We know that the protagonist of this scene is Doña Marina de Escobar, because there is a very similar work in terms of composition that is currently in the Monastery of the Brigades of Valladolid. In it we see the protagonist dressed with the same habit and the same disposition of the gesture of the hands. However, the angel that accompanies her in this case is more flowery, her clothing being much more complex, detailed and opulent than in the Valladolid cure. Marina de Escobar Montaña (1554 - 1633) was a Spanish Catholic mystic of the Counter-Reformation period. Her mother was Margarita Montaña, daughter of Emperor Charles V's physician. Her father, Diego de Escobar, was a professor of civil and canon law, and for a time governor of Osuna. Limited in her activity due to poor health, she devoted herself to prayer and contemplation under the guidance of her Jesuit confessors and spiritual advisors. Marina had visions of several saints, and during her lifetime she acquired fame as a saintly woman throughout Spain, especially in her hometown of Valladolid.
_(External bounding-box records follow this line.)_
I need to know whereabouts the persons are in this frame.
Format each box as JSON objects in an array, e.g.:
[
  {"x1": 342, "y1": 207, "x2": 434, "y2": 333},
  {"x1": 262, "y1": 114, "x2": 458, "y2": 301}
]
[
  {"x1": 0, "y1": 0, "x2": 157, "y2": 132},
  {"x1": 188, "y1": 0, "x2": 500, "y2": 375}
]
Despite taking a vow of chastity, dedicating her life to prayer and service, and gathering around her a small community of women, Marina never entered a religious order. After a vision in 1615, she worked to found a modified branch of the Brigitine Order, but died before she could join it. She was popularly venerated after her death, and her confessor, Luis de la Puente, collected and prepared accounts of her spiritual experiences. After a long investigation by the Spanish Inquisition, they were published and Marina was declared Venerable. The Marvellous Life of the Venerable Virgin Doña Marina de Escobar, elaborated by Father Luis de la Puente, was published in Madrid in two parts, in 1665 and 1673. It was translated into Latin by the Jesuit M. Hanel, and published in that language in Prague in 1672 and 1688, and in an enlarged edition in Naples in 1690, becoming a very popular reading at the time.
Aesthetically the work is close to the postulates of the Valladolid artist Diego Valentín Díaz, who had an artistic training linked to the Mannerist aesthetics. During his time he achieved great notoriety both for his pictorial work and for his great erudition and culture, coming into contact with the most renowned artists of the time such as Pacheco and Velázquez.